Brief 1 ->
Using the passage on pedal footswitches below, answer these:
(a) Which switch is called the most typical "quality" switch found in most decent quality pedals?
(b) Which two makers are grouped together because they make very similar products?
(c) On what product is the Neural DSP #RotoStomp Switch deployed?
Brief 2 ->
Reproduce word for word the section of the passage on pedal footswitches below starting at "Before I get" and ending at "to something different.".

Passage provided ->
----------------

Obviously there is a lot of brand and product protection going here - and for a lot of these devices details, proper pictures or diagrams are incredibly rare. In fact it was a struggle to find suitable image for several of these - and that process took a lot longer than it should have done.
Before I get to the list - I will try and cluster and group the relevant ones together and provide some key details one each.
The Alpa Electronic 3PDT Standard is your most typical ’quality’ switch found in most decent quality pedals.
The EarthQuaker Devices Flexi-Switch was one of the first Soft-Touch types - and handles both Latching and Momentary duties with ease.
I’ve put Gørva and Tayda together as they make very similar products. My friend Vitalii of Drunk Beaver fame has been using those for a couple of years now, and I found out a couple of days that my friend Phil at Bleak District Electric had gone the same way too - before I had that conversation with him.
There are a few companies I have had conversations with before - while they obviously have a lot of Alpha switches still in stock - and need to work through that backlog before they thing about switching to something different.
The GuitarSystems’ PaulSwitch is very striking and distinct - but is starting to show its age a little as that has a define hard click to its function. While on the neighbouring slot Horrothia’s Zinc Alloy Switch is actually a Soft-Touch variety. From a distance those look like plastic arcade style button switches - but if you do the teeth test - you can feel that they’re made of a very robust alloy - and are in fact engineered for military battleground conditions. No wonder Tom is so secretive of what they are or where he gets them from - as like for GuitarSystems - both those footswitches are instrumental to the look of those brands.
Next is the Neural DSP #RotoStomp Switch which is so cleverly deployed on the Quad Cortex - I was hoping that Neural or parent company Darkglass would at least have released a stompbox or two featuring those - or licensed them out to non-competing products.

----------------

Material provided ->

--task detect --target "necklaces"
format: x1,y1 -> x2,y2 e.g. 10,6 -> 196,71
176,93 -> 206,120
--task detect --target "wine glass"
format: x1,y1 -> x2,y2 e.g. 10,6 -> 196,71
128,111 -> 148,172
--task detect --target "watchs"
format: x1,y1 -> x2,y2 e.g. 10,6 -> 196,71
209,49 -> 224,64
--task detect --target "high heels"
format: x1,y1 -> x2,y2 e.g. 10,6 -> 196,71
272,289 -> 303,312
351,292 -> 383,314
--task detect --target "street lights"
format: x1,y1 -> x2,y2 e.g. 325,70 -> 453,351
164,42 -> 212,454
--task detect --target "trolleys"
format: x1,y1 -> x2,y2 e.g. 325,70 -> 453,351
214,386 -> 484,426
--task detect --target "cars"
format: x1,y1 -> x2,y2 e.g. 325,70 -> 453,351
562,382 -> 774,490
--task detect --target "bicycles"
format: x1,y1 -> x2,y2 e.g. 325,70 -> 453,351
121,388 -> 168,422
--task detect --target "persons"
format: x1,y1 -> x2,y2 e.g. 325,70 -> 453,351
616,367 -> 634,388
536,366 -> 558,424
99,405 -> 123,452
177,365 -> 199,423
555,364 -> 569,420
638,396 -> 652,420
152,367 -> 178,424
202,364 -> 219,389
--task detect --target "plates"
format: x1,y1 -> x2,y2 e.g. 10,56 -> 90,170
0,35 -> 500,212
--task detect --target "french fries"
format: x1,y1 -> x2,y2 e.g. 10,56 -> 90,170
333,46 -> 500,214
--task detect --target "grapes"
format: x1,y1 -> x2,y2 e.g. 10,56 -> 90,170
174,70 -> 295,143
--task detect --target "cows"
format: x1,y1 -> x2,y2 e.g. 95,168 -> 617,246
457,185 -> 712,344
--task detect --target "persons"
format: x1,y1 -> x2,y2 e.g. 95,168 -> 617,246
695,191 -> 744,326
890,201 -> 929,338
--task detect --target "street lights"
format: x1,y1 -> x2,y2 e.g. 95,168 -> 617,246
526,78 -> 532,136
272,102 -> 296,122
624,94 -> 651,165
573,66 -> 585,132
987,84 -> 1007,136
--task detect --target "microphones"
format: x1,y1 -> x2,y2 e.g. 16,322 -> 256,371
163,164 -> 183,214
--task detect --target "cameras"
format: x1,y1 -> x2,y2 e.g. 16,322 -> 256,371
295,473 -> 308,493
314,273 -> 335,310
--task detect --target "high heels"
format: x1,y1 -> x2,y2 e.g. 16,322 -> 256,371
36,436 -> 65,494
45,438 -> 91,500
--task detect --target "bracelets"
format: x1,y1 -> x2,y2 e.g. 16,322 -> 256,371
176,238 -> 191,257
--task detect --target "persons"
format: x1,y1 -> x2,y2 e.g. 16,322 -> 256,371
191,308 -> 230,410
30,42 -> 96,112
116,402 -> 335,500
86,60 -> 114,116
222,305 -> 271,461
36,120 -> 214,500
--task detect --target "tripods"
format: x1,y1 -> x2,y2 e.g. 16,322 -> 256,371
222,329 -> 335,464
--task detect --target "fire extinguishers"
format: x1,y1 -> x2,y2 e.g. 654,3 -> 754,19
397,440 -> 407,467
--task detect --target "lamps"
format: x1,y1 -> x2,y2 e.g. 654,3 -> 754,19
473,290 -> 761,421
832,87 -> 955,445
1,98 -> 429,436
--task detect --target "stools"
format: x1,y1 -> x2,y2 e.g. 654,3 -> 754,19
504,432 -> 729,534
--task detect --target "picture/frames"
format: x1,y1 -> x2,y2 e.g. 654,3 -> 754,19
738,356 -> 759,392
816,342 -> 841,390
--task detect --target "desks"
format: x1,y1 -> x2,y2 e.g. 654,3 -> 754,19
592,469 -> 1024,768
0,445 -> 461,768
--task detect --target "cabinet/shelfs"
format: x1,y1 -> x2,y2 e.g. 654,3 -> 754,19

----------------

Final answer 1 ->
(a) The Alpa Electronic 3PDT Standard.
(b) Gørva and Tayda.
(c) The Quad Cortex.

Final answer 2 ->
Before I get to the list - I will try and cluster and group the relevant ones together and provide some key details one each.
The Alpa Electronic 3PDT Standard is your most typical ’quality’ switch found in most decent quality pedals.
The EarthQuaker Devices Flexi-Switch was one of the first Soft-Touch types - and handles both Latching and Momentary duties with ease.
I’ve put Gørva and Tayda together as they make very similar products. My friend Vitalii of Drunk Beaver fame has been using those for a couple of years now, and I found out a couple of days that my friend Phil at Bleak District Electric had gone the same way too - before I had that conversation with him.
There are a few companies I have had conversations with before - while they obviously have a lot of Alpha switches still in stock - and need to work through that backlog before they thing about switching to something different.